The Changpa or Champa are a semi-nomadic Tibetan people found mainly in the Changtang in Ladakh and in Jammu and Kashmir. A smaller number resides in the western regions of the Tibet Autonomous Region and were partially relocated for the establishment of the Changtang Nature Reserve. As of 1989 there were half a million nomads living in the Changtang area.
The Changpa of Ladakh are high altitude pastoralists, raising mainly yaks and goats. Among the Ladakh Changpa, those who are still nomadic are known as Phalpa, and they take their herds from in the Hanley Valley to the village of Lato. Hanley is home to six isolated settlements, where the sedentary Changpa, the Fangpa reside. Despite their different lifestyles, both these groups intermarry. The Changpa speak Changskhat, a dialect of Tibetan, and practice Tibetan Buddhism.

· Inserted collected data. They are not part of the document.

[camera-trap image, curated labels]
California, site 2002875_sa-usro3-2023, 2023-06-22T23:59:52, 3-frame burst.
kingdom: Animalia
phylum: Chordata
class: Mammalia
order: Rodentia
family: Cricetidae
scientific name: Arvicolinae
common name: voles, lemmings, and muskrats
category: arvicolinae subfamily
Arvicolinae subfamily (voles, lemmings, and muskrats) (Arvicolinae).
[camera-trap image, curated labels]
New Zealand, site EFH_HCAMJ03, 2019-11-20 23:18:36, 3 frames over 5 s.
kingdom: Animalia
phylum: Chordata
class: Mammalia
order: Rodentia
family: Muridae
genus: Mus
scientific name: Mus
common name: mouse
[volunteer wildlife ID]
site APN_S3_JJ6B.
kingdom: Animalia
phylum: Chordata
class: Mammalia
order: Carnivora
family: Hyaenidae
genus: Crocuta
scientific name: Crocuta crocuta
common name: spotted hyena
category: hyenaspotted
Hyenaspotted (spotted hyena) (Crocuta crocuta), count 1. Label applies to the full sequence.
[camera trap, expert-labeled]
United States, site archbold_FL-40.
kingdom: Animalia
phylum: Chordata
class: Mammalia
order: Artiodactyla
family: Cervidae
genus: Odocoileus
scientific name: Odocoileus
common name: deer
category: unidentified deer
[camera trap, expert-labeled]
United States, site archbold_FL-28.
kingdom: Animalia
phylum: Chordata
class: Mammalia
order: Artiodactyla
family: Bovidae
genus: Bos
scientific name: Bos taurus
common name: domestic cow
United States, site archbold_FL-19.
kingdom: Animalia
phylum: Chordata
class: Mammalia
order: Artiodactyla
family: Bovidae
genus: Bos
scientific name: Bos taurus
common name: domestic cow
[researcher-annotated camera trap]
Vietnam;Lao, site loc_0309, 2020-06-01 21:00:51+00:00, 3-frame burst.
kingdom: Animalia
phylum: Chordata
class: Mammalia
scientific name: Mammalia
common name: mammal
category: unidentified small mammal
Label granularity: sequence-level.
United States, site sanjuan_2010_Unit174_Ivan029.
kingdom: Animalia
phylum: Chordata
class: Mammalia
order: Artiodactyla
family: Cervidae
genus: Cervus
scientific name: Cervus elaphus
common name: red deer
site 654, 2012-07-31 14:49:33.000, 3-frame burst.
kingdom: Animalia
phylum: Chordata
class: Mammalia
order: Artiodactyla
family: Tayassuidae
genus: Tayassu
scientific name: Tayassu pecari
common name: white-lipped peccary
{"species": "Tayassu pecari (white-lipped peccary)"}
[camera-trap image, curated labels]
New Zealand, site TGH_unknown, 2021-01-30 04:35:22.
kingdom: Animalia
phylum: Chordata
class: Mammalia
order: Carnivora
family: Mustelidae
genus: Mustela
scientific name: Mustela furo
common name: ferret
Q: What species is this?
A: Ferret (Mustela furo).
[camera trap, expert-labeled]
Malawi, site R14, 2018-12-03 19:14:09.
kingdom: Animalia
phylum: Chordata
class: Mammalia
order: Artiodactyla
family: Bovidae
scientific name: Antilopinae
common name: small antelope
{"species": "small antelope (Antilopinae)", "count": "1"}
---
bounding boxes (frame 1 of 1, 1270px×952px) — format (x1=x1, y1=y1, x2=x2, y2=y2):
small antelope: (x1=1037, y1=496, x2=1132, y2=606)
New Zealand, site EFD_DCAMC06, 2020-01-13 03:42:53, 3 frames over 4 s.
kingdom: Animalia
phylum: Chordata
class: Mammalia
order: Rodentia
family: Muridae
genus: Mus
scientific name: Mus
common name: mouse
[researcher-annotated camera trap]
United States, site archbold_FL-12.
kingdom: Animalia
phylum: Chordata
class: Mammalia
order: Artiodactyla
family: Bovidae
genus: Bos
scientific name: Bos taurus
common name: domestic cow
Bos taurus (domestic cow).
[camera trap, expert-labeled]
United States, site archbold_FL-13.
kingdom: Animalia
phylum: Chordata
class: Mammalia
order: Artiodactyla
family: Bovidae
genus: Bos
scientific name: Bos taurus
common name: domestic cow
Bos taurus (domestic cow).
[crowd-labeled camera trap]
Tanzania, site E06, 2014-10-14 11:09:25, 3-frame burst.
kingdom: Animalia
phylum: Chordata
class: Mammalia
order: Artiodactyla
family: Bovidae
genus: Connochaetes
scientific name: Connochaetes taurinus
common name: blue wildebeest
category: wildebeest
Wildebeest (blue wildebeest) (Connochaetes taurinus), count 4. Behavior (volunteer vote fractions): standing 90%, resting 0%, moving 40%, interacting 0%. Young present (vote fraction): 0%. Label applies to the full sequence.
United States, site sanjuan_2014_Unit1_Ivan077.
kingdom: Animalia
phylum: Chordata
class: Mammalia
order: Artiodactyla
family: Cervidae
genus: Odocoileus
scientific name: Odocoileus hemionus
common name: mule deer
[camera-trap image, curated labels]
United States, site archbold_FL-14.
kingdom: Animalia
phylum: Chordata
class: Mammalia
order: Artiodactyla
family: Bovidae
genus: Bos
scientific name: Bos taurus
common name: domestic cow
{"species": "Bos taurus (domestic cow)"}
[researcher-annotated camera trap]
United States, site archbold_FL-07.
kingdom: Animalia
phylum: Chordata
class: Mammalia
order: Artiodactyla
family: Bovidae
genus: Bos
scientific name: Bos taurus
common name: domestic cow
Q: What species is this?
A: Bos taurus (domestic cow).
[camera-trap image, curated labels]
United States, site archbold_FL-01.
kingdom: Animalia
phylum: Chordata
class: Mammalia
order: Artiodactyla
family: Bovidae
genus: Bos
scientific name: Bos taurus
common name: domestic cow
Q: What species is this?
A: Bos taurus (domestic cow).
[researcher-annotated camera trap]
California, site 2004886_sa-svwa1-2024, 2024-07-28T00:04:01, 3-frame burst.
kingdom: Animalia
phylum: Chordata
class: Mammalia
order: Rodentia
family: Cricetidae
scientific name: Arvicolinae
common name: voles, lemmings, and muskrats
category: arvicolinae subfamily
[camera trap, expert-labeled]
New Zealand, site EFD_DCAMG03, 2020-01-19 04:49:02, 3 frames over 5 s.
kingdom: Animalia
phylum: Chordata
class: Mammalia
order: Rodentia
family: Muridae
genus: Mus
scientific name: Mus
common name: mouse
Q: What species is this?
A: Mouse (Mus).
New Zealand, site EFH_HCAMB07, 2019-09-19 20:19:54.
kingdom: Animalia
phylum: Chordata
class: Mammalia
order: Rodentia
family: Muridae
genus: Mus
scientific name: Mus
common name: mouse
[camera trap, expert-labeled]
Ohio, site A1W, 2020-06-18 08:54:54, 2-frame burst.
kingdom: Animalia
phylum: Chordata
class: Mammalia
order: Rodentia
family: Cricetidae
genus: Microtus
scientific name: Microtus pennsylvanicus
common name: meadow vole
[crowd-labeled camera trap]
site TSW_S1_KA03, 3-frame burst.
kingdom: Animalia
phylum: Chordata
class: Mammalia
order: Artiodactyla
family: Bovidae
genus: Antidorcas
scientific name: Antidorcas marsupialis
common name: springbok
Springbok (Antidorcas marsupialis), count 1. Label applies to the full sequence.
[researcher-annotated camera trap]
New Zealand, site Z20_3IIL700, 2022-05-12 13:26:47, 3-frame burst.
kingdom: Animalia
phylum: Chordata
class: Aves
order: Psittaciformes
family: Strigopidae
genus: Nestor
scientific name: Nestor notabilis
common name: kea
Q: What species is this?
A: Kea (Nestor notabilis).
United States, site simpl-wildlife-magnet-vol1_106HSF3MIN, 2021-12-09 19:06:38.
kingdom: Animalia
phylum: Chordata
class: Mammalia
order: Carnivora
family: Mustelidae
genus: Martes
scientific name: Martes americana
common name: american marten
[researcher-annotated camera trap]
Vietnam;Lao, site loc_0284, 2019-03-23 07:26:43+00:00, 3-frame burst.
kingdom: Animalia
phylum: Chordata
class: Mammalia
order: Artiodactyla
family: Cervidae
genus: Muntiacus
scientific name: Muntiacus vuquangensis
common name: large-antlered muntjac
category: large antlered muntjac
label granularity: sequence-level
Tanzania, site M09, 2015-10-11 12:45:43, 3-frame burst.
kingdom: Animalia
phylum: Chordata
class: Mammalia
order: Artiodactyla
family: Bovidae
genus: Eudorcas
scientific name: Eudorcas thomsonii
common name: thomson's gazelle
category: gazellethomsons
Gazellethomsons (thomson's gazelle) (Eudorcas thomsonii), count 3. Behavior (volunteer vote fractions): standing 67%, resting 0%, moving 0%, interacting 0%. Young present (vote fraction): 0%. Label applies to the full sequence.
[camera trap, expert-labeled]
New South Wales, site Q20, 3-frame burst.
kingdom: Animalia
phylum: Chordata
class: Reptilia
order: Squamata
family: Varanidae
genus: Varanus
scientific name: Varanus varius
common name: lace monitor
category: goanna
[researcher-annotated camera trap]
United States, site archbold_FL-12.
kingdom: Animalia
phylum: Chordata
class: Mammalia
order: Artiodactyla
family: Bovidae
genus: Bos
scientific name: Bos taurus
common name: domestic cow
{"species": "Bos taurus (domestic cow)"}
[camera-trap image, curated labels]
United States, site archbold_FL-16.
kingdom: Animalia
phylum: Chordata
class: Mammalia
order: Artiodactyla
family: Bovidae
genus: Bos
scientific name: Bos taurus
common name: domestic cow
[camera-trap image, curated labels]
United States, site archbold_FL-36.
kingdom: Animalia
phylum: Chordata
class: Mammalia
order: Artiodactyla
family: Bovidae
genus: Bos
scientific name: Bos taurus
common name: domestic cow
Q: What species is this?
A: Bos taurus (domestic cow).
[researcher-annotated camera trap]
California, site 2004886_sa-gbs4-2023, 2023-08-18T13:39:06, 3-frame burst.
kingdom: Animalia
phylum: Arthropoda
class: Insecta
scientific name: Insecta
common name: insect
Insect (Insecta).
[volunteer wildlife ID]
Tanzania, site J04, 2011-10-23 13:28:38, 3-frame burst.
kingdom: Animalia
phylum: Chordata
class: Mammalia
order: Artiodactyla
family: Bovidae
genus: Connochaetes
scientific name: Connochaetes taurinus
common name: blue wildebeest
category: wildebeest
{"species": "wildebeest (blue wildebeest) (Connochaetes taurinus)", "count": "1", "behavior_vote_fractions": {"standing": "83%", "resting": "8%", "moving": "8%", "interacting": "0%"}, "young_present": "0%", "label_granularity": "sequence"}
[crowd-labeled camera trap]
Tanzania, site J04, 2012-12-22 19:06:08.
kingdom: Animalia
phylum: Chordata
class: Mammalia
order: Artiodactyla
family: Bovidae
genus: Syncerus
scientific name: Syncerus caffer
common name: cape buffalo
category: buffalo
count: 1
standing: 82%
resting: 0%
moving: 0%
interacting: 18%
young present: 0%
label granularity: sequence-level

Only a small part of Changthang crosses the border into Ladakh, in the Indian state of Jammu and Kashmir. It is, however, on a historically important route for travelers journeying from Ladakh to Lhasa, and now has many different characteristics due to being part of India. Historically, the Changpa of the Ladakh would migrate with their herds into Tibet, but with Chinese takeover of Tibet, this route has been closed.
As of 2001, the Changpa were classified as a Scheduled Tribe under the Indian government's reservation program of affirmative action.